「日本にいれば当たり前の行事の運動会だが、アメリカで行われ、心の片隅に残るとするならばうれしいことであります」。創立50周年を迎えたデトロイトりんご会補習授業校の記念大運動会が6月10日に行われた。草創成期に当たる1980年代初頭の運動会の実行委員長の言葉どおりに、この日ノバイメドウズ・フィールドに乱舞した児童・生徒の心にも、この記念運動会は大切な思い出になることだろう。
午前中は幼稚園部から小学部3年生までが参加した。開会式で来賓代表として、日本国総領事館小川首席領事は「今年は50年目という記念すべき年です。オリンピックの選手はより速く、より高く、より強くを目指しています。皆さんも昨日の自分に負けないよう頑張ってください」と挨拶した。林る美校長はカナダ国内の山火事に起因する大気汚染に関する警報に触れ、児童・生徒の体調へ気配りをしつつ、多くの人の協力やボランティアの力でこの盛大な運動会が行われることへの喜びと感謝を児童たちに伝えた。園児・児童代表による選手宣誓ののち、熱戦の火ぶたが切られた。

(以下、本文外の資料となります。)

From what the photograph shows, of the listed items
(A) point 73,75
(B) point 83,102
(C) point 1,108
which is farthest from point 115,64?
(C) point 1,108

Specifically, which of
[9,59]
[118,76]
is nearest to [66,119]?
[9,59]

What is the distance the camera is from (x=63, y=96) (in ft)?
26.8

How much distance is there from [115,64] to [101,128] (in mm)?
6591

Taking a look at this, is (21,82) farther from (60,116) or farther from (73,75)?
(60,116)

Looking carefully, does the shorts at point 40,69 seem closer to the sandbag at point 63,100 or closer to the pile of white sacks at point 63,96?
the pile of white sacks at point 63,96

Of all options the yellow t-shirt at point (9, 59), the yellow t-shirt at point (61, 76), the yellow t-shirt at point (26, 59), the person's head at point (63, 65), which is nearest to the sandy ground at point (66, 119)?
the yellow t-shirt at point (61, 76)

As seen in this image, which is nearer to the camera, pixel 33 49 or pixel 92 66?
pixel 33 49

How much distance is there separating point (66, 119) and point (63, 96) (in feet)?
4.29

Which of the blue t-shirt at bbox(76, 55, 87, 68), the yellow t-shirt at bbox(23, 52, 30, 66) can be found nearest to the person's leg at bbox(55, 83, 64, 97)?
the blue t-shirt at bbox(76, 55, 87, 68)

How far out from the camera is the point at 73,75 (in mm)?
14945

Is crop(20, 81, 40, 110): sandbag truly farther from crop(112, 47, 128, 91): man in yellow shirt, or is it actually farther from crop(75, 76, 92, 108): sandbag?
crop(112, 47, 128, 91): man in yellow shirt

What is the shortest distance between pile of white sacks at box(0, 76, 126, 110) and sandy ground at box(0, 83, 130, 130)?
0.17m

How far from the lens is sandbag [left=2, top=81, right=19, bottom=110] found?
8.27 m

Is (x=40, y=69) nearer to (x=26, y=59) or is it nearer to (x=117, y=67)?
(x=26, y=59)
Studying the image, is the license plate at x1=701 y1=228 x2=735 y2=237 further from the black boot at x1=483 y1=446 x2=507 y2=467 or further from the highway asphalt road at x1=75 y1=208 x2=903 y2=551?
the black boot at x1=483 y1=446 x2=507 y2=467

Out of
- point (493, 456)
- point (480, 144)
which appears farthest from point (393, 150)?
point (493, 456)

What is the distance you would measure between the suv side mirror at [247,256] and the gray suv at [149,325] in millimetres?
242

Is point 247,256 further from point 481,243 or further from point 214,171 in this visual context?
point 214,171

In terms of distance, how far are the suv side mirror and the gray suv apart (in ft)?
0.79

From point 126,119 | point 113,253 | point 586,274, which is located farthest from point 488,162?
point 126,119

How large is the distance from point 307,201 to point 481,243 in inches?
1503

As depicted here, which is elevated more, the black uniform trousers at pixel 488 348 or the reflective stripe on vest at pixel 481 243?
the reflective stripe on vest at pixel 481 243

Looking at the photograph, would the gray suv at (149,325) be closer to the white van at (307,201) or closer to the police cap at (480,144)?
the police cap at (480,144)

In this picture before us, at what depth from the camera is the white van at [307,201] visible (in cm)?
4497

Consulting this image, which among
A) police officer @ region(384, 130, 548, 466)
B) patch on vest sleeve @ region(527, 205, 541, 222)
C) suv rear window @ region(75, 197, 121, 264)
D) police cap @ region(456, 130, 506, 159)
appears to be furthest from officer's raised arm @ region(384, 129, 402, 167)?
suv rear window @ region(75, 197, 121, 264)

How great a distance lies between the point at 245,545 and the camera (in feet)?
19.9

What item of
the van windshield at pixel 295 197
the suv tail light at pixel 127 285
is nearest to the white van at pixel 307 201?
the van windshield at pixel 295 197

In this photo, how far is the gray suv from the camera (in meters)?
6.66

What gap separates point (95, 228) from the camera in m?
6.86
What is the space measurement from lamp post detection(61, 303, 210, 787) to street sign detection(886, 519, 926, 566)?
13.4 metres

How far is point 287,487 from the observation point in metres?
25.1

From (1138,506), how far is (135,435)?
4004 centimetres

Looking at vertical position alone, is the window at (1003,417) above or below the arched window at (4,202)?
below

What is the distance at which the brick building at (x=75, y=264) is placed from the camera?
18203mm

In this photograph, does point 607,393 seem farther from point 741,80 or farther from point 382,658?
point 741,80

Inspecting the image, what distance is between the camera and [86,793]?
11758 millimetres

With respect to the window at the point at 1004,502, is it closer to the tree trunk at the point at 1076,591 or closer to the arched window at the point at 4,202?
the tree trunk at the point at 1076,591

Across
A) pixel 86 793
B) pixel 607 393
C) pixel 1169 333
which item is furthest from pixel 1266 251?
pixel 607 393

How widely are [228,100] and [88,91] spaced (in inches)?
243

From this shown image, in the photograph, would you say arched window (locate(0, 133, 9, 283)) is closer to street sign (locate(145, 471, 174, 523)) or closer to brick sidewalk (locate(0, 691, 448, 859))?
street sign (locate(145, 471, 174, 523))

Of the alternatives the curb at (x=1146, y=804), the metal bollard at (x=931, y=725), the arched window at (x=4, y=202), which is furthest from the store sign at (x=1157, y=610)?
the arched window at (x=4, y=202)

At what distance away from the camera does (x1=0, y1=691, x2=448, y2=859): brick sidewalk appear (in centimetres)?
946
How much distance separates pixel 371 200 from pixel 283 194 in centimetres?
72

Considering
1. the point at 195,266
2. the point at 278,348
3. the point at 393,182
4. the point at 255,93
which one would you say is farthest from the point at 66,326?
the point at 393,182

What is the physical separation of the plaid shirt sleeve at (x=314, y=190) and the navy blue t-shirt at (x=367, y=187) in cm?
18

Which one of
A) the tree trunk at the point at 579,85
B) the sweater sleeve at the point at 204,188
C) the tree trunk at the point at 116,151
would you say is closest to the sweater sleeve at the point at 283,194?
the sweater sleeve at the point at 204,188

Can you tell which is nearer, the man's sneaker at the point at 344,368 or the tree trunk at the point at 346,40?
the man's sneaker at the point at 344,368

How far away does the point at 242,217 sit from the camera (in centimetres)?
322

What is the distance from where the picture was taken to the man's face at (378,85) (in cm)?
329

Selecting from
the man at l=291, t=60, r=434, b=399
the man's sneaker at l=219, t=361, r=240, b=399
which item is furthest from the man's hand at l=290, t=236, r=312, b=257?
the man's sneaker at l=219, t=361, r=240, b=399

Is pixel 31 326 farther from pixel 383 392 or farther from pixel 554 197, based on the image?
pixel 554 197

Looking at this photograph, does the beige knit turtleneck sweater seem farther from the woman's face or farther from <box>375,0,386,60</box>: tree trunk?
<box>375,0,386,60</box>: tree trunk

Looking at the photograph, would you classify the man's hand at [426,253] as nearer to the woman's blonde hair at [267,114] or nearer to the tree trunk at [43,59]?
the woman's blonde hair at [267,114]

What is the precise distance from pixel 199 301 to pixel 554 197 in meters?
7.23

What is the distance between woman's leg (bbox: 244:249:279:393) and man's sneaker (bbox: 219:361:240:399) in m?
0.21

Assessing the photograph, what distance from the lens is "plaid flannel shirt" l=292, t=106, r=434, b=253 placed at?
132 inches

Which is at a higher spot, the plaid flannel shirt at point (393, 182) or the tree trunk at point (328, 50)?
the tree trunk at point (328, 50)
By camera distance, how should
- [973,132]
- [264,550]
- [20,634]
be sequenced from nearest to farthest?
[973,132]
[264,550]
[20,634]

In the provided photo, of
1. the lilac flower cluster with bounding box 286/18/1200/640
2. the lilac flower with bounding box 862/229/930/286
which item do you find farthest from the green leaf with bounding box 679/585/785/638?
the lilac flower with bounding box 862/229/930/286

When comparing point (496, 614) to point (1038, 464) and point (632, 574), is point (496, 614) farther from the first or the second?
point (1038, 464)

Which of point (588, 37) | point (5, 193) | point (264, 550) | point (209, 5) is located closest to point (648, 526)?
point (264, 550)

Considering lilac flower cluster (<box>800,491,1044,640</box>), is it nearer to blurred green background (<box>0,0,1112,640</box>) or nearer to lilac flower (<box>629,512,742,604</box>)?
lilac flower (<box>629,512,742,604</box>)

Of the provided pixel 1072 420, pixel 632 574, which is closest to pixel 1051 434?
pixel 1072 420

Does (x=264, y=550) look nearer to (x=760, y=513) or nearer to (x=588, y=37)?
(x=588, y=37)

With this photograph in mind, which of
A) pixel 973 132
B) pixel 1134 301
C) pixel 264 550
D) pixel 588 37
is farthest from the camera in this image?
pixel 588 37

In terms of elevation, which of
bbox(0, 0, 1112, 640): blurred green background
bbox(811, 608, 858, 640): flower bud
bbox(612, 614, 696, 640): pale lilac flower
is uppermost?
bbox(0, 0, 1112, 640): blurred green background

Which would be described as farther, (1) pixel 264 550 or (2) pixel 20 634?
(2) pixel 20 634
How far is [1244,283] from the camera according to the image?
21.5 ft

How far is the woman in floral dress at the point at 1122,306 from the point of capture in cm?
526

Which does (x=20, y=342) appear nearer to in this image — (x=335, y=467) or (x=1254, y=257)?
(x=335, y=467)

競技の皮切りは小学部3年生の「徒競走~ゴールめざして~」。そして各学年の徒競走が続いた。カラー帽子をかぶった幼稚園部の「かけっこ」では、ゴールテープを目指して一生懸命走る園児のすがすがしい笑顔でいっぱいだった。玉入れは運動会恒例の競技だが、幼稚園部の競技が終わりフィールドに散らばった玉の「お片付け」では今年はユーモアを凝らした演出があった。来賓の小川首席領事とJBSD(デトロイト商工会)事務局長の植田氏、競技手伝いの高等部生徒が背負ったかごに玉を入れる、というものだ。真剣にかごを追いかける幼稚園児と、来賓の諸氏の楽しそうな笑顔でフィールドは和やかな雰囲気となった。
その次に未就学児の「おもちゃのチャチャチャ」が行われた。お父さん、おかあさんに手を引かれたり、抱っこされたりした子供たちがゴール付近に置かれたおもちゃのプレゼントを目指した。子供たちはもらった風車を嬉しそうに手にしていた。そして、午前中のクライマックスは「50周年記念ダンス」と「ウルトラクイズ」。高等部の生徒がフィールド内に児童生徒を呼び込み、フィールドいっぱいにダンスで運動会の前半のフィナーレを飾った。
午後の部は紅組リードで、小学部4年生以上から高等部の生徒が競技に参加した。来賓の補習授業校運営委員長の佐々木氏は「仲良く助け合ってけがのないよう頑張りましょう」と激励した。最初に行われたのは小学部4~6年生による「バトンをつなげ~友へ~」の全員リレー。全員が走るこの競技では笑顔の力走だった。その後綱引き、台風の目、綱取り合戦とチームの力を合わせて力いっぱいの競技が続いた。紅白競技の最後は中・高等部生徒による「バトンをつなげ~未来へ~」の全員リレーだった。運動会の大フィナーレは小学部4年生以上の「50周年ダンス」「ウルトラ記念クイズ」。午前中と同じ〇×式クイズだったが、“難易度”が上がった質問で、答えが外れた生徒からは「えーっ!」と大きな驚きの声が上がり、盛り上がった。
閉会式の成績発表ではスタンド上の点数板に一桁ずつ数字が発表されるたびに、会場の緊張は高まった。紅組1042点、白組1192点で白組が逆転勝利。優勝した白組の代表生徒には青藍の大優勝旗が、紅組代表には準優勝カップが贈られた。
好天のうちに50周年記念デトロイトりんご会大運動会は幕を閉じた。